Re: [PATCH 3/3] migrate_pages: try migrate in batch asynchronously firstly

From: Baolin Wang
Date: Wed Mar 01 2023 - 06:03:26 EST




On 3/1/2023 2:18 PM, Huang, Ying wrote:
Baolin Wang <baolin.wang@xxxxxxxxxxxxxxxxx> writes:

On 2/24/2023 10:11 PM, Huang Ying wrote:
When we have locked more than one folios, we cannot wait the lock or
bit (e.g., page lock, buffer head lock, writeback bit) synchronously.
Otherwise deadlock may be triggered. This make it hard to batch the
synchronous migration directly.
This patch re-enables batching synchronous migration via trying to
migrate in batch asynchronously firstly. And any folios that are
failed to be migrated asynchronously will be migrated synchronously
one by one.
Test shows that this can restore the TLB flushing batching
performance
for synchronous migration effectively.
Signed-off-by: "Huang, Ying" <ying.huang@xxxxxxxxx>
Cc: Hugh Dickins <hughd@xxxxxxxxxx>
Cc: "Xu, Pengfei" <pengfei.xu@xxxxxxxxx>
Cc: Christoph Hellwig <hch@xxxxxx>
Cc: Stefan Roesch <shr@xxxxxxxxxxxx>
Cc: Tejun Heo <tj@xxxxxxxxxx>
Cc: Xin Hao <xhao@xxxxxxxxxxxxxxxxx>
Cc: Zi Yan <ziy@xxxxxxxxxx>
Cc: Yang Shi <shy828301@xxxxxxxxx>
Cc: Baolin Wang <baolin.wang@xxxxxxxxxxxxxxxxx>
Cc: Matthew Wilcox <willy@xxxxxxxxxxxxx>
Cc: Mike Kravetz <mike.kravetz@xxxxxxxxxx>
---
mm/migrate.c | 65 ++++++++++++++++++++++++++++++++++++++++++++--------
1 file changed, 55 insertions(+), 10 deletions(-)
diff --git a/mm/migrate.c b/mm/migrate.c
index 91198b487e49..c17ce5ee8d92 100644
--- a/mm/migrate.c
+++ b/mm/migrate.c
@@ -1843,6 +1843,51 @@ static int migrate_pages_batch(struct list_head *from, new_page_t get_new_page,
return rc;
}
+static int migrate_pages_sync(struct list_head *from, new_page_t
get_new_page,
+ free_page_t put_new_page, unsigned long private,
+ enum migrate_mode mode, int reason, struct list_head *ret_folios,
+ struct list_head *split_folios, struct migrate_pages_stats *stats)
+{
+ int rc, nr_failed = 0;
+ LIST_HEAD(folios);
+ struct migrate_pages_stats astats;
+
+ memset(&astats, 0, sizeof(astats));
+ /* Try to migrate in batch with MIGRATE_ASYNC mode firstly */
+ rc = migrate_pages_batch(from, get_new_page, put_new_page, private, MIGRATE_ASYNC,
+ reason, &folios, split_folios, &astats,
+ NR_MAX_MIGRATE_PAGES_RETRY);
+ stats->nr_succeeded += astats.nr_succeeded;
+ stats->nr_thp_succeeded += astats.nr_thp_succeeded;
+ stats->nr_thp_split += astats.nr_thp_split;
+ if (rc < 0) {
+ stats->nr_failed_pages += astats.nr_failed_pages;
+ stats->nr_thp_failed += astats.nr_thp_failed;
+ list_splice_tail(&folios, ret_folios);
+ return rc;
+ }
+ stats->nr_thp_failed += astats.nr_thp_split;
+ nr_failed += astats.nr_thp_split;
+ /*
+ * Fall back to migrate all failed folios one by one synchronously.
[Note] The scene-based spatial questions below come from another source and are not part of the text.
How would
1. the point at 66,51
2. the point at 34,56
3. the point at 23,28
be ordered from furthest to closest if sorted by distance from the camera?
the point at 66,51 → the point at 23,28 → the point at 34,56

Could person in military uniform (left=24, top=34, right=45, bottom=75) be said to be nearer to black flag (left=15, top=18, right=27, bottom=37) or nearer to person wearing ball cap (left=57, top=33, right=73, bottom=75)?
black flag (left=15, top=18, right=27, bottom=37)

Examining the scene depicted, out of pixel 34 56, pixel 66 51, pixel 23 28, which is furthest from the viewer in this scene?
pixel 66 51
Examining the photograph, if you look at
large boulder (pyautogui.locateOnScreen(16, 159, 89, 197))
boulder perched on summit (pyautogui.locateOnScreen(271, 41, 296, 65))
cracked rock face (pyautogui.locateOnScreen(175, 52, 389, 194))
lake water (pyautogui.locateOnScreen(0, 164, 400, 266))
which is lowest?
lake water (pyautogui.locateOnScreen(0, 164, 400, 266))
All
+ * failed folios except split THPs will be retried, so their failure
+ * isn't counted
+ */
+ list_splice_tail_init(&folios, from);
+ while (!list_empty(from)) {
+ list_move(from->next, &folios);
+ rc = migrate_pages_batch(&folios, get_new_page, put_new_page,
+ private, mode, reason, ret_folios,
+ split_folios, stats, NR_MAX_MIGRATE_PAGES_RETRY);
+ list_splice_tail_init(&folios, ret_folios);
+ if (rc < 0)
+ return rc;
+ nr_failed += rc;
+ }
+
+ return nr_failed;
+}
+
/*
* migrate_pages - migrate the folios specified in a list, to the free folios
* supplied as the target for the page migration
@@ -1874,7 +1919,7 @@ int migrate_pages(struct list_head *from, new_page_t get_new_page,
enum migrate_mode mode, int reason, unsigned int *ret_succeeded)
{
int rc, rc_gather;
- int nr_pages, batch;
+ int nr_pages;
struct folio *folio, *folio2;
LIST_HEAD(folios);
LIST_HEAD(ret_folios);
@@ -1890,10 +1935,6 @@ int migrate_pages(struct list_head *from, new_page_t get_new_page,
if (rc_gather < 0)
goto out;
- if (mode == MIGRATE_ASYNC)
- batch = NR_MAX_BATCHED_MIGRATION;
- else
- batch = 1;
again:
nr_pages = 0;
list_for_each_entry_safe(folio, folio2, from, lru) {
@@ -1904,16 +1945,20 @@ int migrate_pages(struct list_head *from, new_page_t get_new_page,
}
nr_pages += folio_nr_pages(folio);
- if (nr_pages >= batch)
+ if (nr_pages >= NR_MAX_BATCHED_MIGRATION)
break;
}
- if (nr_pages >= batch)
+ if (nr_pages >= NR_MAX_BATCHED_MIGRATION)
list_cut_before(&folios, from, &folio2->lru);
else
list_splice_init(from, &folios);
- rc = migrate_pages_batch(&folios, get_new_page, put_new_page, private,
- mode, reason, &ret_folios, &split_folios, &stats,
- NR_MAX_MIGRATE_PAGES_RETRY);
+ if (mode == MIGRATE_ASYNC)
+ rc = migrate_pages_batch(&folios, get_new_page, put_new_page, private,
+ mode, reason, &ret_folios, &split_folios, &stats,
+ NR_MAX_MIGRATE_PAGES_RETRY);
+ else
+ rc = migrate_pages_sync(&folios, get_new_page, put_new_page, private,
+ mode, reason, &ret_folios, &split_folios, &stats);

For split folios, it seems also reasonable to use migrate_pages_sync()
instead of always using fixed MIGRATE_ASYNC mode?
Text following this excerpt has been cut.